There is another way of looking at and using this Rule of 72, that is, from a banker’s perspective. When a prospective home buyer applies to a bank for a home mortgage, and if the bank agrees to make the loan, based upon the borrowers ability to repay the loan, [a mistaken notion is the bank extends credit to the borrower. This is false. It is the borrower who has credit, otherwise, the bank would not make the loan] the bank will then, out of thin air, create the loan they provide to the borrower, as a credit to the borrower’s account.
The Brutal Truth
In reality, when making a home loan, the bank is making an investment in the home the buyer is borrowing the $100,000 for. Let’s take the figure we used above – $100,000 dollars. Let’s also use a typical home loan repayment term of 30 years. Let’s also assume the same interest rate we used above – 6%.

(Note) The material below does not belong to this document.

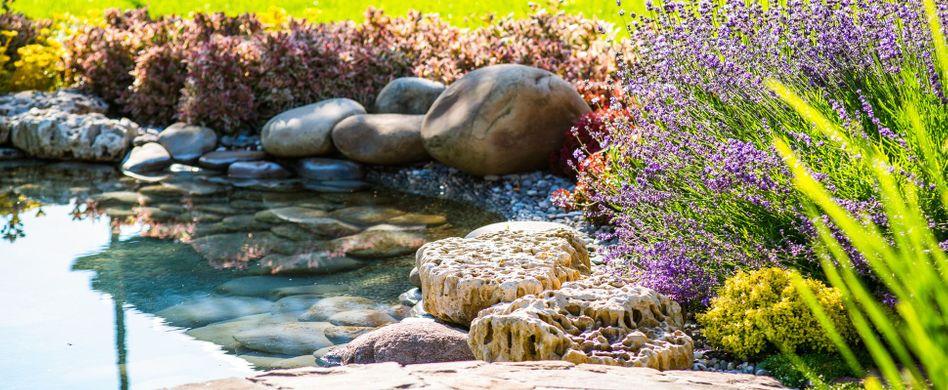 Teich anlegen: Tipps zur Planung der Wasserstelle im Garten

Using the Rule of 72, the bank, over the entire term of the loan, 30 years, can expect to get a return on its investment, created out of thin air, of $250,000.
How, you say?
72 / 6 = 12 years (the time it takes to double the initial investment of $100,000).
30 year loan term / 12 = 2.5 x $100,000 = $250,000.
The borrower takes the risks of making the payment, pays all the insurance, pays for the upkeep, pays all the taxes and ends up paying two and one half times what they borrowed for the privilege of being a homeowner, the American Dream, and the bank “earns” $250,000 on the $100,000 it created through financial alchemy. Not bad, eh? Now you know why banks have the biggest buildings in any city.
An investor, instead of taking out a mortgage, would be much wiser to find a way to build their home without a mortgage and pocket much of that $250,000 they would pay to the bankers, who have done nothing more than create the digital money they credited to the borrowers account, based upon the borrower’s good credit.